Il caso preso in esame dai giudici riguardava la realizzazione di una canna fumaria da parte dei gestori di un pub, senza aver chiesto alcuna autorizzazione ai condomini dei piani superiori. Da qui partono le denunce per il fastidio arrecato ed i rischi per la salute pubblica. Inoltre, il Comune aveva già dato ordine di demolizione della canna fumaria incriminata. I chiarimenti arrivano dal Tar Campania con la sentenza 592/2019.

Dopo gli opportuni sopralluoghi, il Tar campano ha constatato che le dimensioni della canna fumaria erano modeste e classificato l’impianto per lo smaltimento dei fumi come “volume tecnico, quindi “opera priva di autonoma rilevanza urbanistico – funzionale”. In buona sostanza, i giudici hanno ritenuto che non era necessario il permesso di costruire. Di conseguenza, il Comune non avrebbe potuto emettere alcun ordine di demolizione.

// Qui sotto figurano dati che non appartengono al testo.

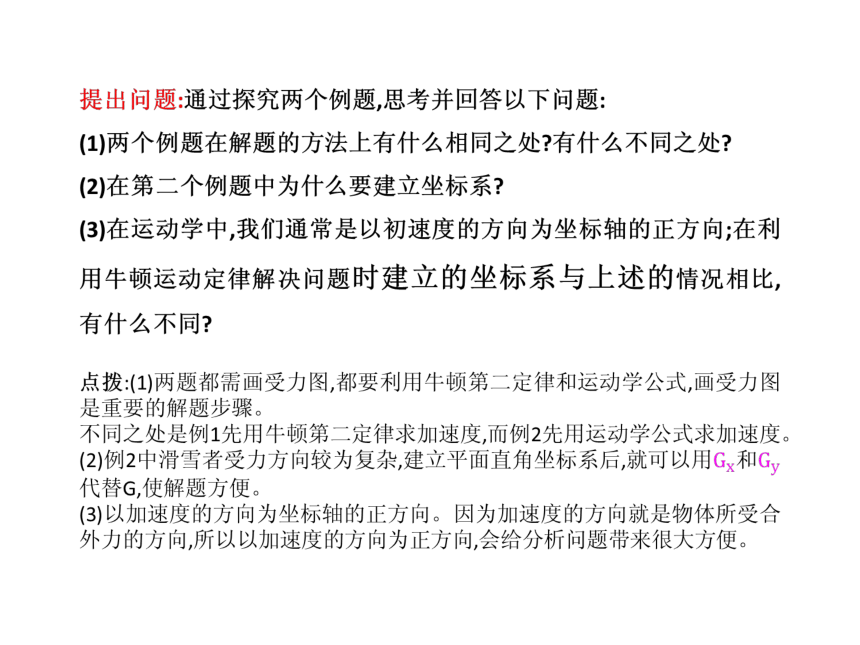 提出问题:通过探究两个例题,思考并回答以下问题:

(1)两个例题在解题的方法上有什么相同之处?有什么不同之处?

(2)在第二个例题中为什么要建立坐标系?

(3)在运动学中,我们通常是以初速度的方向为坐标轴的正方向;在利用牛顿运动定律解决问题时建立的坐标系与上述的情况相比,有什么不同?

点拨:(1)两题都需画受力图,都要利用牛顿第二定律和运动学公式,画受力图是重要的解题步骤。
不同之处是例1先用牛顿第二定律求加速度,而例2先用运动学公式求加速度。
(2)例2中滑雪者受力方向较为复杂,建立平面直角坐标系后,就可以用$G_x$和$G_y$代替G,使解题方便。
(3)以加速度的方向为坐标轴的正方向。因为加速度的方向就是物体所受合外力的方向,所以以加速度的方向为正方向,会给分析问题带来很大方便。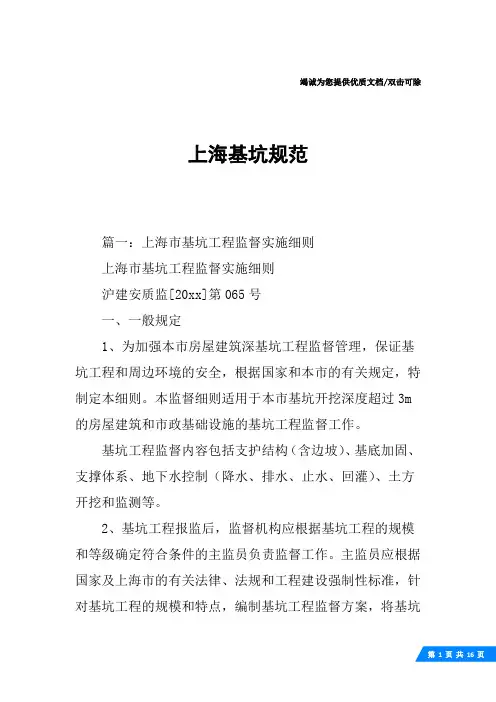 竭诚为您提供优质文档/双击可除

上海基坑规范

篇一：上海市基坑工程监督实施细则

上海市基坑工程监督实施细则

沪建安质监[20xx]第065号

一、一般规定

1、为加强本市房屋建筑深基坑工程监督管理，保证基坑工程和周边环境的安全，根据国家和本市的有关规定，特制定本细则。本监督细则适用于本市基坑开挖深度超过3m的房屋建筑和市政基础设施的基坑工程监督工作。

基坑工程监督内容包括支护结构（含边坡）、基底加固、支撑体系、地下水控制（降水、排水、止水、回灌）、土方开挖和监测等。

2、基坑工程报监后，监督机构应根据基坑工程的规模和等级确定符合条件的主监员负责监督工作。主监员应根据国家及上海市的有关法律、法规和工程建设强制性标准，针对基坑工程的规模和特点，编制基坑工程监督方案，将基坑

第 1 页 共 16 页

La canna fumaria, ha inoltre evidenziato il Tar, non aveva nessun impatto sul paesaggio, non modificava in alcun modo l’aspetto del condominio ed era stata ritenuta regolare dallo stesso Comune al momento del rilascio dell’autorizzazione all’attività di ristorazione.

Per maggior precisione, hanno aggiunto i giudici, la demolizione può invece essere ordinata se l’impianto modifica la sagoma o il volume dell’immobile o, ancora, se ha un autonomo valore di mercato. Non rientrando la canna fumaria in questione in nessuna di queste condizioni, il Tar ha annullato l’ordine di demolizione.

Nello specifico, i giudici hanno ritenuto che i controlli effettuati da Comune ed Asl per verificare l’eventuale pericolosità delle emissioni provenienti dalla canna fumaria, non erano adeguati in quanto svolti “senza l’ausilio di idonea strumentazione ai sensi della normativa di settore”. Pertanto, l’ordine di demolizione è stato giudicato eccessivo ed annullato.